» INSTRUCTIONS TO FOLLOW
Write out, word for word, the passage of the 'Goldflimmer' rhododendron text below that starts with the words containing "-Truman Capote" and ends with "restrained in habit.".

» READING TEXT
════════
Goldflimmer

'Goldflimmer'
Variegated
Evergreen
Rhododendron


"My house is made of flowers
The warm winds carpet the floor
Whenever there's spring showers
I open the rainbow door."

-Truman Capote
(1924-1984)

   

There is some debate whether 'Goldflimmer' is a cloned sport of Rhododendron catawbiense or R .ponticum & Greer's Guidebook to Available Rhododendrons makes no attempt to resolve the issue.

I'd think a simple assessment of the grayanotoxin content of the leaves would settle the debate, as this would be very high only in R. ponticum. But thus far no one has bothered to sort it out.

GoldflimmerCertainly the flowers resemble the Pontus rhododendron, but in general leaf appearance it seems to be a Catawba. A perusal of catalogs finds it pretty much randomly assigned to one species or the other.

It by no means shares the invasive potential of R. ponticum, but this could be only because variegated shrubs of all sorts have a lower chlorophyll production so tend to be restrained in habit.

This is a German introduction released in 1983 & seems still to be more popular in England & Europe than in the United States. Compact, mounding, very hardy, it grows four feet to as much as six feet high & wide in ten years.

It's cold-hardy to minus 10 or minus 15 degrees F., suited to zones 5 through 8. It's also sun-hardy, but the ideal would be bright or dappled shade. The specimen shown here, in a friend's garden I've helped care for, has some trouble setting enough buds to be really impressive, because it spends much of the summer, when it would be setting buds for the following year, exceedingly shaded by a Japanese maple.

Its variegated leaves are deep green with a golden yellow flame or streak down the center of each leaf. It lends a bit of color even to the winter garden, as can be judged from the second photo snapped in March.

Often variegated rhododendrons are brittle, but this is not true of 'Goldflimmer.' So too for most variegated rhododendrons, the variegation isn't entirely stable & non-variegated limbs have to be pruned off, as is the case with R. ponticum 'Variegatum.' By contrast, 'Goldflimmer' is very stable.

Late May & June's ruffled lavender or lilac-purple flowers have yellow dorsal flairs. They are ruffled & occur in relatively small trusses.
════════
» PROVIDED INFORMATION
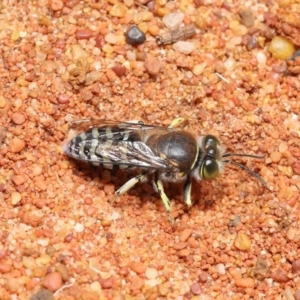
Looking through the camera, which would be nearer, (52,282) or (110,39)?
(52,282)

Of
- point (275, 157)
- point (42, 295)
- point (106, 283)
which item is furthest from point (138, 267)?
Result: point (275, 157)

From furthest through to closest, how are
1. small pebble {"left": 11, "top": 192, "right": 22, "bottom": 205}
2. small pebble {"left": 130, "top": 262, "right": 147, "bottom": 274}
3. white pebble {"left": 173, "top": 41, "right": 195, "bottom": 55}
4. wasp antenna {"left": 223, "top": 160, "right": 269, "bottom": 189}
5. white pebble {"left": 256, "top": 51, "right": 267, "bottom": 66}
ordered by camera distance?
white pebble {"left": 256, "top": 51, "right": 267, "bottom": 66}, white pebble {"left": 173, "top": 41, "right": 195, "bottom": 55}, wasp antenna {"left": 223, "top": 160, "right": 269, "bottom": 189}, small pebble {"left": 11, "top": 192, "right": 22, "bottom": 205}, small pebble {"left": 130, "top": 262, "right": 147, "bottom": 274}

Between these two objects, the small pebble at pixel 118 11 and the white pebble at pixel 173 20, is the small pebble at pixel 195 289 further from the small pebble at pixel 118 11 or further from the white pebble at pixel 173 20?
the small pebble at pixel 118 11

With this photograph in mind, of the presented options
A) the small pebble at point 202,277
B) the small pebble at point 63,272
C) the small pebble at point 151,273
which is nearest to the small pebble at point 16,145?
the small pebble at point 63,272

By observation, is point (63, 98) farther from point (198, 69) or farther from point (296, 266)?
point (296, 266)

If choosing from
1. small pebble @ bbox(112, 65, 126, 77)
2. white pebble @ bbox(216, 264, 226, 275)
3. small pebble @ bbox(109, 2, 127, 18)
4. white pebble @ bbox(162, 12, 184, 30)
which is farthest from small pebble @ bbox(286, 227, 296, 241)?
small pebble @ bbox(109, 2, 127, 18)

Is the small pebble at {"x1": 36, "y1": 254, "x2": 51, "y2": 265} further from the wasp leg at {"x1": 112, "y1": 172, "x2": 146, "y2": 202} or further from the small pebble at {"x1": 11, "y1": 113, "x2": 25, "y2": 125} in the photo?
the small pebble at {"x1": 11, "y1": 113, "x2": 25, "y2": 125}
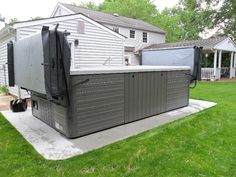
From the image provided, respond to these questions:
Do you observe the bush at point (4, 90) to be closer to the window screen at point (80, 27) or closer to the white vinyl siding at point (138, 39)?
the window screen at point (80, 27)

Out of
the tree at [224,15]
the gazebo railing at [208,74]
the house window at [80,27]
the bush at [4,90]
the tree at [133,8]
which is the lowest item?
the bush at [4,90]

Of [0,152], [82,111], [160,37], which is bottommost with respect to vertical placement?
[0,152]

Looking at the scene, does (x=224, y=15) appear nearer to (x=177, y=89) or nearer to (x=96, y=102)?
(x=177, y=89)

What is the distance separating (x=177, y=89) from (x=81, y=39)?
4459 mm

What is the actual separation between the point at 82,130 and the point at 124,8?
27068mm

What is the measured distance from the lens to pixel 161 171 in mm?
2422

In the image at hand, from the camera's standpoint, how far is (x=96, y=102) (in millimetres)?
3574

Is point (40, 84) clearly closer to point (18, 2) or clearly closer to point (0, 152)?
point (0, 152)

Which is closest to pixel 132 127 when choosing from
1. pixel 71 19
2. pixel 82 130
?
pixel 82 130

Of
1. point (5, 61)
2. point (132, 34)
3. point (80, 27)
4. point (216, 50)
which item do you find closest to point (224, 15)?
point (216, 50)

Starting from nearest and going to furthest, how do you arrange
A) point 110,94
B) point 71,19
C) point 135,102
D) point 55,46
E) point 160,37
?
point 55,46 < point 110,94 < point 135,102 < point 71,19 < point 160,37

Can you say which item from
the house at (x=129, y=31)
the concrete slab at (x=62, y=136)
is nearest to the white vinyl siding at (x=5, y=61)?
the concrete slab at (x=62, y=136)

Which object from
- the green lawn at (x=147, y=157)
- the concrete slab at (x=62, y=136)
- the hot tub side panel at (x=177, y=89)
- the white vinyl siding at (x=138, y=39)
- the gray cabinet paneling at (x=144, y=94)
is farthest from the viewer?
the white vinyl siding at (x=138, y=39)

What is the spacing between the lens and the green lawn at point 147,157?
242cm
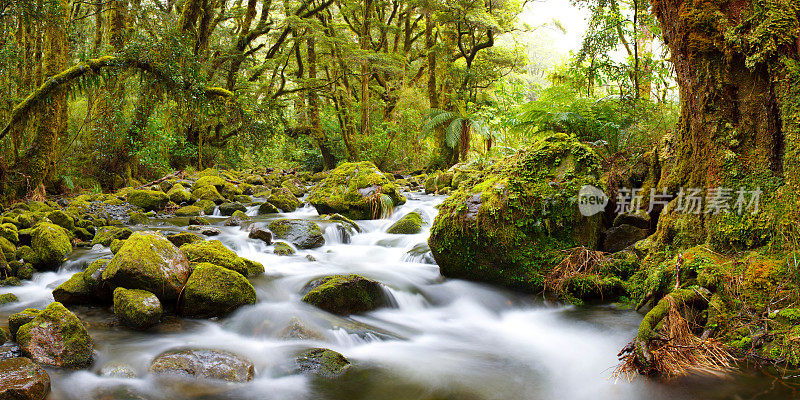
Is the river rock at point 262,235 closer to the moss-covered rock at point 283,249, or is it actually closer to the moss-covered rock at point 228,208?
the moss-covered rock at point 283,249

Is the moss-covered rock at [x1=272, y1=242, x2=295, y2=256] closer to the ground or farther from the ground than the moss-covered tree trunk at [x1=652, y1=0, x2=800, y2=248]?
closer to the ground

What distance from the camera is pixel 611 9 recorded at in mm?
8102

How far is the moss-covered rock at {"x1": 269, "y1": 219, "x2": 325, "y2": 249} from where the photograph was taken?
7.77 metres

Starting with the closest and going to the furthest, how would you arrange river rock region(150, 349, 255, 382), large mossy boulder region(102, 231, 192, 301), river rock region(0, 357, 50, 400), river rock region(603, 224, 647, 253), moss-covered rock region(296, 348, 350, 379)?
1. river rock region(0, 357, 50, 400)
2. river rock region(150, 349, 255, 382)
3. moss-covered rock region(296, 348, 350, 379)
4. large mossy boulder region(102, 231, 192, 301)
5. river rock region(603, 224, 647, 253)

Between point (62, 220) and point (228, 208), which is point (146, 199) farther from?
point (62, 220)

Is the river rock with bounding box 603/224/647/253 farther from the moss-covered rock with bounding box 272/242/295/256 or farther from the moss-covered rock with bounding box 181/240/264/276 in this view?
the moss-covered rock with bounding box 272/242/295/256

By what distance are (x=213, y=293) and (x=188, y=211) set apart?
21.0 ft

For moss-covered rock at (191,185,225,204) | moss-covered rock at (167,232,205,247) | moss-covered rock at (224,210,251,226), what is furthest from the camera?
moss-covered rock at (191,185,225,204)

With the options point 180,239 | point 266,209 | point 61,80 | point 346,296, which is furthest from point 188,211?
point 346,296

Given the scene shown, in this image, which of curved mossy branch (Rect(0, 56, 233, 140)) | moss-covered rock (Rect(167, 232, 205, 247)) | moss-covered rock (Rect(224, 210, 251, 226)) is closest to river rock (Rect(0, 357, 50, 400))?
moss-covered rock (Rect(167, 232, 205, 247))

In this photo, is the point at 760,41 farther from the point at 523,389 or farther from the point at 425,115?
the point at 425,115

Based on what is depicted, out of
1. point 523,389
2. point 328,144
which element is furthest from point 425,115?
point 523,389

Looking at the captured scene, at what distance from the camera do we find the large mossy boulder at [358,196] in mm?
10156

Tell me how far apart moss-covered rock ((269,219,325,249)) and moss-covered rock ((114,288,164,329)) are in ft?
11.1
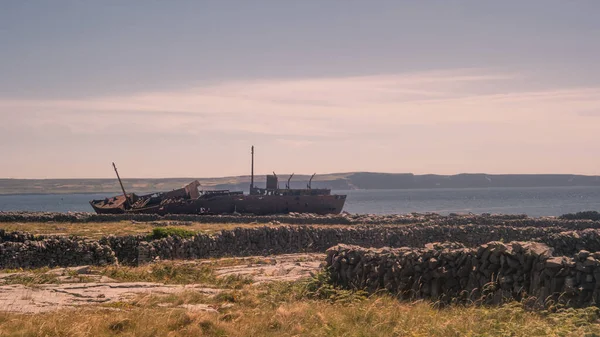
════════
» EXPECTED OUTPUT
-Truman Capote
(1924-1984)

   

There is some debate whether 'Goldflimmer' is a cloned sport of Rhododendron catawbiense or R .ponticum & Greer's Guidebook to Available Rhododendrons makes no attempt to resolve the issue.

I'd think a simple assessment of the grayanotoxin content of the leaves would settle the debate, as this would be very high only in R. ponticum. But thus far no one has bothered to sort it out.

GoldflimmerCertainly the flowers resemble the Pontus rhododendron, but in general leaf appearance it seems to be a Catawba. A perusal of catalogs finds it pretty much randomly assigned to one species or the other.

It by no means shares the invasive potential of R. ponticum, but this could be only because variegated shrubs of all sorts have a lower chlorophyll production so tend to be restrained in habit.